All facilities allocated to meet each specified district’s military and civil requirements and expectations (fifteen subsets). The optimal maximal covering plan regarding the minimum number of facilities has been provided a satisfactory and successful result (Fig. 1).

Fig. 1.
figure 1

Civil and military applications of UAVs

5 Conclusion and Future Research

Ideal location/site selection issues have always been a substantial research topic, for instance, the appropriate location of UAV stations provides strategic, operational, and tactical advantages over their competitors. The most significant purpose of location selection problems is to be close to demand points and to reach all requirement points in the given restrictions. In this study, the topic of UAVs, which has become one of the most current issues in recent years, and the optimum position (s) of UAV stations utilized for civil or military purposes all which evaluated under the maximum coverage modelling approach. In this study, the aim is to find the UAV station assignments that will cover the most convenient target according to their priority values.

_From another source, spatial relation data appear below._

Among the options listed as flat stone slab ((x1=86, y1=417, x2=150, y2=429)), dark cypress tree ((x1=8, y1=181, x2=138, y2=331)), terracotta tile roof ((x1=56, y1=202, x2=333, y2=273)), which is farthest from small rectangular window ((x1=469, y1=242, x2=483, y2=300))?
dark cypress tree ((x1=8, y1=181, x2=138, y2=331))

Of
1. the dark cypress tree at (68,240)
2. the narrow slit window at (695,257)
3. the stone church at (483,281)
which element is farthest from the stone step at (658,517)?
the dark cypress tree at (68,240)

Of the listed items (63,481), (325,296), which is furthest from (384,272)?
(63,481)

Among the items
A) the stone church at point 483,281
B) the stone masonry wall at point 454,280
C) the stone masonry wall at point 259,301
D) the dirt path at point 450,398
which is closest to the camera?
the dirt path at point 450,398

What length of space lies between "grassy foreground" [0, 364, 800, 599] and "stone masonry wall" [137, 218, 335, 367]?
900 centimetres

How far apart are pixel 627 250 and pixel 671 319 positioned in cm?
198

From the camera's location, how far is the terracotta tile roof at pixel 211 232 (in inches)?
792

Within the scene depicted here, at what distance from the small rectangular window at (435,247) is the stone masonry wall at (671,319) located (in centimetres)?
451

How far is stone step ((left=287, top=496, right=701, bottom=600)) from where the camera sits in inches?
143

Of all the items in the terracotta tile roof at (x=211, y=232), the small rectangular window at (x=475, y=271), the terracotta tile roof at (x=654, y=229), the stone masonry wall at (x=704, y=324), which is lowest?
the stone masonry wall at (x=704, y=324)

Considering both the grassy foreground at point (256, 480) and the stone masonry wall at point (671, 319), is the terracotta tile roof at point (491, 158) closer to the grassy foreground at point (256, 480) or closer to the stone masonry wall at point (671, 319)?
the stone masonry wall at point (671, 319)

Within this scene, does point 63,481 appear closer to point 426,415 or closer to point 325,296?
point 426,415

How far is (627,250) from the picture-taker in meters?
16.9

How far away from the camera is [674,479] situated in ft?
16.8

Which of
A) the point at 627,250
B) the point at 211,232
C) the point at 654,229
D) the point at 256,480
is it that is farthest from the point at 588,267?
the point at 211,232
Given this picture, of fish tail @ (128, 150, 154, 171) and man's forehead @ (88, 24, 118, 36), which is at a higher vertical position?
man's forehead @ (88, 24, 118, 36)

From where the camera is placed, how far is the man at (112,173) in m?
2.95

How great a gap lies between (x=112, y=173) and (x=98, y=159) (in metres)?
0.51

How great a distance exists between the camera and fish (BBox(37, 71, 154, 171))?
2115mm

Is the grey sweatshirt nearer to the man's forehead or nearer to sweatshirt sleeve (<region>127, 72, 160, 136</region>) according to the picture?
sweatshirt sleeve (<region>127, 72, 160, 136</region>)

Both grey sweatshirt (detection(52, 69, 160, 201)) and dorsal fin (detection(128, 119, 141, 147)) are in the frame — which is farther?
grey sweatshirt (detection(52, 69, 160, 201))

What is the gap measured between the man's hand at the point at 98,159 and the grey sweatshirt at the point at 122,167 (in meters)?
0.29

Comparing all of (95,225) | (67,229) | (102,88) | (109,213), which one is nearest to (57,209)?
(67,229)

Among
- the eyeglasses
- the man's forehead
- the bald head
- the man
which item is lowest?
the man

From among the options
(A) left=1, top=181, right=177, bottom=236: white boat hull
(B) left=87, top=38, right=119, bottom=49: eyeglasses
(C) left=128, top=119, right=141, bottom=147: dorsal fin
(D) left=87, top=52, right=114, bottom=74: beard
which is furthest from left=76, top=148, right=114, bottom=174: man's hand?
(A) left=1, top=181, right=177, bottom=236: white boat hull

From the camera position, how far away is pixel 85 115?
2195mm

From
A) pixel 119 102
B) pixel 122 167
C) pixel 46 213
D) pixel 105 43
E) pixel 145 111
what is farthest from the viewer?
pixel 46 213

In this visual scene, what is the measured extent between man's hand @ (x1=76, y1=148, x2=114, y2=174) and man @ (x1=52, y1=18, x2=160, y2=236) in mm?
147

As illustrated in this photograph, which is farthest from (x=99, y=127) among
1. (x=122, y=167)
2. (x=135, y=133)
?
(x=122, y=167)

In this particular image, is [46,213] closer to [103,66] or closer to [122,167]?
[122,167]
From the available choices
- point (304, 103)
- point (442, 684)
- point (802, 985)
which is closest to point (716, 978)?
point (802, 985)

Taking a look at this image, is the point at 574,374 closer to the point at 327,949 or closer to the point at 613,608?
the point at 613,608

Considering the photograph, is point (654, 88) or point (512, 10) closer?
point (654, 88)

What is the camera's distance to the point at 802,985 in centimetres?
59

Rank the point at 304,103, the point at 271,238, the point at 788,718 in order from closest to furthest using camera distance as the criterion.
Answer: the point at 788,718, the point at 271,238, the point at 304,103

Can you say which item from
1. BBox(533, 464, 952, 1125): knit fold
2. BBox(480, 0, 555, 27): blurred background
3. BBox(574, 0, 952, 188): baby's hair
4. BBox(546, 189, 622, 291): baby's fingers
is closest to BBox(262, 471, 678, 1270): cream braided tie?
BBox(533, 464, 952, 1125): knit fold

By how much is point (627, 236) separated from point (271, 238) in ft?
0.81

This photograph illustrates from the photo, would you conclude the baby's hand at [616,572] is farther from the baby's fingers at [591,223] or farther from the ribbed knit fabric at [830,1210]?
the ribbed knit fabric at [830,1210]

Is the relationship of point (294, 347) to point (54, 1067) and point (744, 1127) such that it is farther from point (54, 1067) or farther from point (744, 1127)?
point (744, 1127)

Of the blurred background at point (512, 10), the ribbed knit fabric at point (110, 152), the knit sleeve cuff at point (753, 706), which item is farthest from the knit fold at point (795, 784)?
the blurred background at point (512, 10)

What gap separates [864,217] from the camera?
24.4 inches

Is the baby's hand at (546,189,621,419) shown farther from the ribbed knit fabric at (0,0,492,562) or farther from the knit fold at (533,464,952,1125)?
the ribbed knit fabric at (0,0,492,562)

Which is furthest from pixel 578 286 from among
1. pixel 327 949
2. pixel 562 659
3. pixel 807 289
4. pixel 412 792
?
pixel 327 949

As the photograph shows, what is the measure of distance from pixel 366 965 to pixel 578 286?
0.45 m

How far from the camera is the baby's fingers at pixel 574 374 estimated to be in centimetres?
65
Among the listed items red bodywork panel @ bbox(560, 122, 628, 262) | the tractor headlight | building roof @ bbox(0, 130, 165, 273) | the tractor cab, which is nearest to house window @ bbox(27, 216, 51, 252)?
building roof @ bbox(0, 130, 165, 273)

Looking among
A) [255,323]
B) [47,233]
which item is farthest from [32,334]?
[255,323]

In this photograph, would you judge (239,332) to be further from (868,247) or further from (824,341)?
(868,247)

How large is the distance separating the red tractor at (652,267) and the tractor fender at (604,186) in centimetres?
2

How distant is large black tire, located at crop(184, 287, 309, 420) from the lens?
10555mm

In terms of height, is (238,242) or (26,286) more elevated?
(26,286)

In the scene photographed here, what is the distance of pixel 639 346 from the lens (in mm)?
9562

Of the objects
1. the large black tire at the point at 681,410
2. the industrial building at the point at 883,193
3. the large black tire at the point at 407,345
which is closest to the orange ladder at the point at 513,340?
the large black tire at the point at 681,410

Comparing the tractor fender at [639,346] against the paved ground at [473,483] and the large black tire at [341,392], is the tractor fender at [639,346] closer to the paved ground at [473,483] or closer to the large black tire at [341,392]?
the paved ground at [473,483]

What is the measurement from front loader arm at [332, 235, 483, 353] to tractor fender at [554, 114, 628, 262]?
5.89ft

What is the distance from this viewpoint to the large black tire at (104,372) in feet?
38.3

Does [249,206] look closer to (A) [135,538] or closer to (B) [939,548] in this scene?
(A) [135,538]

In the model, the simultaneous deployment of two different types of UAVs with different coverage distances to diverse points in terms of their technical characteristics has been examined for two various types of UAVs with distinct coverage distances. The determination of candidate points was made according to expert opinions. In order to reflect the effect of regional conditions on the model, the weight values of the candidate points where the station will be established were added to the model. UAV station assignments are performed according to criteria such as the number of cases in the region, transportation status and population ratio.

To minimize the uncertainty in the selection of candidate points and to reflect the effect of regional conditions on the model, the weight values of the positions to be located were added to the model.

When the developed UAV types and terrain conditions adjust, the possibilities and capabilities of UAV stations will also change. For this reason, it should be taken into account that the covering distance of each UAV system will alter according to various situations. Coverage distances in the model are based on the technical possibilities and capabilities of the UAV types. For future studies, the model can be extended by adding new constraints, new decision variables and new dynamic conditions for diverse application areas.

Alternatively, stochastic programming method can be considered for probabilistic structure or uncertain environments such as weather conditions, transfer efficiency ratios, service ratio etc.